State v. Fontenot
Decision Date | 31 May 1926 |
Docket Number | 27917 |
Citation | 109 So. 42,161 La. 493 |
Court | Louisiana Supreme Court |
Parties | STATE v. FONTENOT |
Appeal from Twenty-First Judicial District Court, Parish of Livingston; Columbus Reid, Judge.
Edward Fontenot was indicted for rape, and from a judgment quashing the indictment, the State appeals.
Affirmed.
Percy Saint, Atty. Gen., Percy T. Ogden, Asst. Atty. Gen., and L Nicholas Pugh, Dist. Atty., pro tem., of Springville (E. R Schowalter, of New Orleans, of counsel), for the State.
M. C Rownd, of Springfield, and Amos L. Ponder, of Amite, for appellee.
It is charged in the indictment in this case that the defendant "feloniously, willfully, and unlawfully did make an assault upon Beulah Harris, and by force and violence against her will, and without her consent, the said Beulah Harris did rape, ravish, and carnally know, contrary to the form of the statute, etc."
Defendant filed a motion to quash the indictment, on the ground that it fails to charge that the alleged crime was committed with felonious intent.

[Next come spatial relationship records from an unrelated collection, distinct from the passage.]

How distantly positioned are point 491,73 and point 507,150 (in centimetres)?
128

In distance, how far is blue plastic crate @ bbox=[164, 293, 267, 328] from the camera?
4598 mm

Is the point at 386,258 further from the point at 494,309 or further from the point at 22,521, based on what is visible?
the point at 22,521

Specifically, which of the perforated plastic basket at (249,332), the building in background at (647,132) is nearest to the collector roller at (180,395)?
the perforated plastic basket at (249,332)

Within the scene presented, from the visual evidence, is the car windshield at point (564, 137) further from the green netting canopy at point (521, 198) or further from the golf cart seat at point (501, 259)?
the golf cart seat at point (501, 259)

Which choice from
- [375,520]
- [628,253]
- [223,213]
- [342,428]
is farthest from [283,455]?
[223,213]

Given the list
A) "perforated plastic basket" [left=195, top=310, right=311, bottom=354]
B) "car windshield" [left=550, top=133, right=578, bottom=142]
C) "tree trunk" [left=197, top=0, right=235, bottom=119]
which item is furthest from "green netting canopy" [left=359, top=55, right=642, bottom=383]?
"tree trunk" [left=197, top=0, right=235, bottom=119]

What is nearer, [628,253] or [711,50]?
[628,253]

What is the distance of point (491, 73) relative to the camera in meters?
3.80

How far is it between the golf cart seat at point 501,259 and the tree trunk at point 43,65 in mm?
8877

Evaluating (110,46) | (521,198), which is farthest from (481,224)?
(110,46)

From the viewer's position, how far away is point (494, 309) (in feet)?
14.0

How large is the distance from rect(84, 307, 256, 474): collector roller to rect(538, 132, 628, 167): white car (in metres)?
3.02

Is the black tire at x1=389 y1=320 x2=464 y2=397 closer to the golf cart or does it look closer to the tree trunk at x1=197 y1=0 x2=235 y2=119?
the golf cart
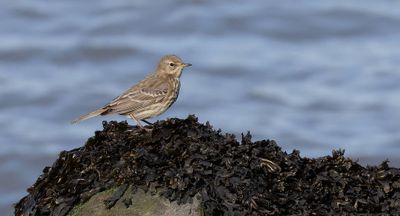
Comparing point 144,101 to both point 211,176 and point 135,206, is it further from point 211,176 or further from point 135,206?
point 135,206

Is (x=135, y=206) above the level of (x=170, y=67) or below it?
below

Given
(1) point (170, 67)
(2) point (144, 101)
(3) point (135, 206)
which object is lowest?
(3) point (135, 206)

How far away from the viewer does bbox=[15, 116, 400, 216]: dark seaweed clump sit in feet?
27.9

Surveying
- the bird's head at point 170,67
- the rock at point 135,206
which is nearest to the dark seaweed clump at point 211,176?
the rock at point 135,206

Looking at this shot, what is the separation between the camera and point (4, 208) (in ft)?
58.3

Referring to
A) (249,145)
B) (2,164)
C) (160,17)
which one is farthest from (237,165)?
(160,17)

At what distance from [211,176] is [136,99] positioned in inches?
125

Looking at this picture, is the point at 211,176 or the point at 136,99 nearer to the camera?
the point at 211,176

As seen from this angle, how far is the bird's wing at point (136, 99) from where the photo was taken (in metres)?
11.5

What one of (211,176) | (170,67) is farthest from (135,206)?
(170,67)

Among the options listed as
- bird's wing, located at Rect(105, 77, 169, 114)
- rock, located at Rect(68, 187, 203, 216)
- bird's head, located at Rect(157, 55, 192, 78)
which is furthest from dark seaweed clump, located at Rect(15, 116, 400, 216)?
bird's head, located at Rect(157, 55, 192, 78)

The motion was sustained, and the state has appealed.
Section 976 of the Revised Statutes provides that --
"All crimes, offenses and misdemeanors shall be taken, intended, and construed, according to and in conformity with the common law of England and the form of indictment (divested, however, of unnecessary prolixity), the method of trial, the rules of evidence, and all other proceedings whatsoever in the prosecution of crimes, offenses and misdemeanors changing what ought to be changed, shall be according to the common law, unless otherwise provided." Acts 1805-440-33; Acts 1855, p. 151.
The Legislature of this state has not changed the common-law form of indictment in prosecutions for the crime of rape. Necessarily, all of the essentials of this crime at common law must be charged in the indictment.
As said in State v. Flint, on rehearing, 33 La.Ann. 1292:
Rape was common-law felony in 1805, and we must look for the definition of what it means under the statute.
The absence of the word "feloniously" from an indictment for rape at common law would have been fatal, and it is equally so here.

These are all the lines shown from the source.